### EXTRACTED TEXT
============

A component instance has a lifecycle that starts when Angular instantiates the component class and renders the component view along with its child views. The lifecycle continues with change detection, as Angular checks to see when data-bound properties change, and updates both the view and the component instance as needed. The lifecycle ends when Angular destroys the component instance and removes its rendered template from the DOM. Directives have a similar lifecycle, as Angular creates, updates, and destroys instances in the course of execution.

Your application can use lifecycle hook methods to tap into key events in the lifecycle of a component or directive to initialize new instances, initiate change detection when needed, respond to updates during change detection, and clean up before deletion of instances.

Respond to events in the lifecycle of a component or directive by implementing one or more of the lifecycle hook interfaces in the Angular core library. The hooks give you the opportunity to act on a component or directive instance at the appropriate moment, as Angular creates, updates, or destroys that instance.

Each interface defines the prototype for a single hook method, whose name is the interface name prefixed with ng. For example, the OnInit interface has a hook method named ngOnInit(). If you implement this method in your component or directive class, Angular calls it shortly after checking the input properties for that component or directive for the first time.

Lifecycle Event Sequence

After your application instantiates a component or directive by calling its constructor, Angular calls the hook methods you have implemented at the appropriate point in the lifecycle of that instance. Angular executes hook methods in the following sequence. Use them to perform the following kinds of operations.

Hook method Purpose Timing
ngOnChanges() Respond when Angular sets or resets data-bound input properties. The method receives a SimpleChanges object of current and previous property values. Note that this happens very frequently, so any operation you perform here impacts performance significantly. Called before ngOnInit() (if the component has bound inputs) and whenever one or more data-bound input properties change. Note that if your component has no inputs or you use it without providing any inputs, the framework will not call ngOnChanges().
ngOnInit() Initialize the directive or component after Angular first displays the data-bound properties and sets the directive or component’s input properties. Called once, after the first ngOnChanges(). ngOnInit() is still called even when ngOnChanges() is not (which is the case when there are no template-bound inputs).
ngDoCheck() Detect and act upon changes that Angular can’t or won’t detect on its own. Called immediately after ngOnChanges() on every change detection run, and immediately after ngOnInit() on the first run.
ngAfterContentInit() Respond after Angular projects external content into the component’s view, or into the view that a directive is in. Called once after the first ngDoCheck().
ngAfterContentChecked() Respond after Angular checks the content projected into the directive or component. Called after ngAfterContentInit() and every subsequent ngDoCheck().
ngAfterViewInit() Respond after Angular initializes the component’s views and child views, or the view that contains the directive. Called once after the first ngAfterContentChecked().
ngAfterViewChecked() Respond after Angular checks the component’s views and child views, or the view that contains the directive. Called after the ngAfterViewInit() and every subsequent ngAfterContentChecked().

============

### DATA FOR ANALYSIS

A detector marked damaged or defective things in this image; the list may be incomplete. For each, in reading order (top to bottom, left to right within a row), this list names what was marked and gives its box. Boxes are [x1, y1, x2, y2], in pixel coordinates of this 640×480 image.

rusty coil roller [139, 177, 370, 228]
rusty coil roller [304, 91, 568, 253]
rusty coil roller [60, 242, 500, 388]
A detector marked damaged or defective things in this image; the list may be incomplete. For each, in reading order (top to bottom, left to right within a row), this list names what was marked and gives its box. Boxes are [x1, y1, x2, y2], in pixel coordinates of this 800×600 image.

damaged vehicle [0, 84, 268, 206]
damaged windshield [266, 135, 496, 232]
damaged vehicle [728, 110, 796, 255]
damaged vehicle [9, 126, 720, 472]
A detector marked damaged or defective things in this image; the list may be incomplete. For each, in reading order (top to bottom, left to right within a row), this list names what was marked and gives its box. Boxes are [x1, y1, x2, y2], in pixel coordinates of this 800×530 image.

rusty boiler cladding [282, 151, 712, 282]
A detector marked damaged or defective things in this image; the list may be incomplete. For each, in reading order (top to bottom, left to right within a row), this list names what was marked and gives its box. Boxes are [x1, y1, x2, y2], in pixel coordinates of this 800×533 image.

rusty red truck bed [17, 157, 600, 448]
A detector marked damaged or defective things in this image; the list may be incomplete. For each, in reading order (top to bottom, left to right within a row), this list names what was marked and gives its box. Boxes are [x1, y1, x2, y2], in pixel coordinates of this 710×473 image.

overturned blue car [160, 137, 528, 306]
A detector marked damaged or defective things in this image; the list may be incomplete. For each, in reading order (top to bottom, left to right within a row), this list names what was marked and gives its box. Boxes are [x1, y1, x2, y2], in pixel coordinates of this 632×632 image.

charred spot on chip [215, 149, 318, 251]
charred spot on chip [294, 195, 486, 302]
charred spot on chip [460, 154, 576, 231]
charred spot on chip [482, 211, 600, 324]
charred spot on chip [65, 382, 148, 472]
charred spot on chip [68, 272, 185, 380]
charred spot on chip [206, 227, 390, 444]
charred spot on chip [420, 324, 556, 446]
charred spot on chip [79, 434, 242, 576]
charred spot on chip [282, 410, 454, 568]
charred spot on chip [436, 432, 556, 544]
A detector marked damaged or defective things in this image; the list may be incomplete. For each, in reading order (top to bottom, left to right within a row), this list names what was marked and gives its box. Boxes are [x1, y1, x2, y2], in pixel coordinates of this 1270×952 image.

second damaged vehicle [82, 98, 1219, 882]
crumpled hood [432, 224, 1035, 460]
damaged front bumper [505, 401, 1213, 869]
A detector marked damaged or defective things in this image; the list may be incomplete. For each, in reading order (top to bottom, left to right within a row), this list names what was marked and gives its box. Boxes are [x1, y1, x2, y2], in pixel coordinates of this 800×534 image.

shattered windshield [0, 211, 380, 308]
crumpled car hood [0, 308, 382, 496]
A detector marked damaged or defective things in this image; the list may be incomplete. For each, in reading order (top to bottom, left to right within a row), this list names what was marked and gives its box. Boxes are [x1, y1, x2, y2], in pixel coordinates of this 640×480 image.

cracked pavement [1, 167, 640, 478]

============

### PROBLEM STATEMENT
Translate this sentence from the Angular lifecycle text into Spanish: "The lifecycle ends when Angular destroys the component instance and removes its rendered template from the DOM."

### ANSWER FOR THIS EXERCISE
El ciclo de vida termina cuando Angular destruye la instancia del componente y elimina su plantilla renderizada del DOM.